Animation est assez épars entre les courts métrages. On a des plans laissant entrevoir les séparations entre la mâchoire et la marionnette, des bouches détachables où l'on voit les traces de manipulations, des trous dans le creux du nez créés par une mauvaise installation de la mâchoire... et on sent très vite un résultat assez inégale. Mais en même temps, le film déploie une réalisation passionnante qui n'hésite pas à rentrer dans le récit et à proposer des mouvements de caméra fluides alors que c'est de la stop motion. Les séquences générales avec Jeanne (réalisés par Jean Claude Rozec) sont excellemment animées avec une très belle incarnation des corps et des personnages, et de très belles idées visuels à base de vidéo projection à même le décor pour donner du volume et un réalisme à l'ensemble.

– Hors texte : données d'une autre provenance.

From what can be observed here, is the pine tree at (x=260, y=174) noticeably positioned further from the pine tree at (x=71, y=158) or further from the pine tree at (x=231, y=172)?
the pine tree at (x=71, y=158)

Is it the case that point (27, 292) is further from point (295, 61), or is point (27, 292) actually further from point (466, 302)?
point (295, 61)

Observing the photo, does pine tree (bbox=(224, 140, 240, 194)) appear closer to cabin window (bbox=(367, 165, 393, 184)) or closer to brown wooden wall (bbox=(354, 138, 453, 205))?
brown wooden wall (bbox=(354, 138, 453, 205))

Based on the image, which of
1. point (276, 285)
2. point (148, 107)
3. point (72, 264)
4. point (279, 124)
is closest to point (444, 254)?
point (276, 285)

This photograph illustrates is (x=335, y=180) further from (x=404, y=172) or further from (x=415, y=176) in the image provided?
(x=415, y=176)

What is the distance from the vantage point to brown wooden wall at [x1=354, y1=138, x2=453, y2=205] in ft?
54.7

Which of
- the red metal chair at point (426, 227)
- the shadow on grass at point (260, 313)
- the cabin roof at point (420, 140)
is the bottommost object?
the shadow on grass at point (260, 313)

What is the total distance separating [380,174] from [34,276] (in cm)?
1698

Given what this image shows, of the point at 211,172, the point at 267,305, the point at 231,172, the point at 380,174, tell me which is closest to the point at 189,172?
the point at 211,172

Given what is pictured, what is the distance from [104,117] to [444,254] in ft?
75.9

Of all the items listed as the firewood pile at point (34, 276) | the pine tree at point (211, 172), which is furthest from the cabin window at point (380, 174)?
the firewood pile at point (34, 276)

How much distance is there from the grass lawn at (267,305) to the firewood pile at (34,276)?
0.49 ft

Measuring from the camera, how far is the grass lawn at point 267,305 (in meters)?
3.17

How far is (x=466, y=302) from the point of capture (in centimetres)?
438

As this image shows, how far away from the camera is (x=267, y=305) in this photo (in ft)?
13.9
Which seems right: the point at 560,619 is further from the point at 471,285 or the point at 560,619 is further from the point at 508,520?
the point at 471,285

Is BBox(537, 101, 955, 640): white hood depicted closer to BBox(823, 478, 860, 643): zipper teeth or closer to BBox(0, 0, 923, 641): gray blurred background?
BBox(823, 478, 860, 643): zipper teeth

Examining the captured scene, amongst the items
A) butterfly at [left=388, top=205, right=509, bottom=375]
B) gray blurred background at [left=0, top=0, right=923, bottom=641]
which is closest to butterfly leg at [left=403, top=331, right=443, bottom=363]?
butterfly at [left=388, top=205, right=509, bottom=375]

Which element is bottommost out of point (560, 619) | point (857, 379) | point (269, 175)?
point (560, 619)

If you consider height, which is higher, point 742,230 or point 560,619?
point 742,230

Le plus gros souci du film reste son écriture, notamment celle de ces contes et de leurs conclusions. On a ce sentiment amer de suivre des histoires chacune intéressantes à leur manière (que ce soit dans la manière de créer une multitude de couches d'imbrications avec la seconde histoire ou la manière dont le ton peut rapidement trancher et aller vers du cinéma de genre et l'horreur avec la première histoire) mais qui n'arrivent jamais à trouver de chutes satisfaisante, voire même trouver une chute tout court. On peut se dire que c'est en parti dû au fait que c'est une enfant qui raconte l'histoire pour des enfants, mais cela relèverait presque de l'excuse pour ne pas aller jusqu'au bout de ce que l'on propose. On ressent beaucoup trop la nécessité de devoir conclure au plus vite (alors qu'on aimerait presque s'attarder d'avantage dans chaque récit) et d'éviter d'ennuyer le spectateur, chose que le film ne fait jamais vraiment. On a alors la frustration de n'avoir qu'une moitié de développement, que ce soit dans les contes ou dans l'histoire globale, où l'on aurait aimé cinq à dix minutes en plus dans chaque récits pour avoir quelque chose de peu être plus lourd, mais qui permettrait de conclure au mieux tout ce que le film propose.
Malgré tout, Les contes du pommier se révèle être un film cohérent, sincère et profondément touchant. Chaque maladresses donnent une impression de lâché prise et d'authenticité qui, couplé au contexte et aux différents récits, peut que toucher et nous emporter.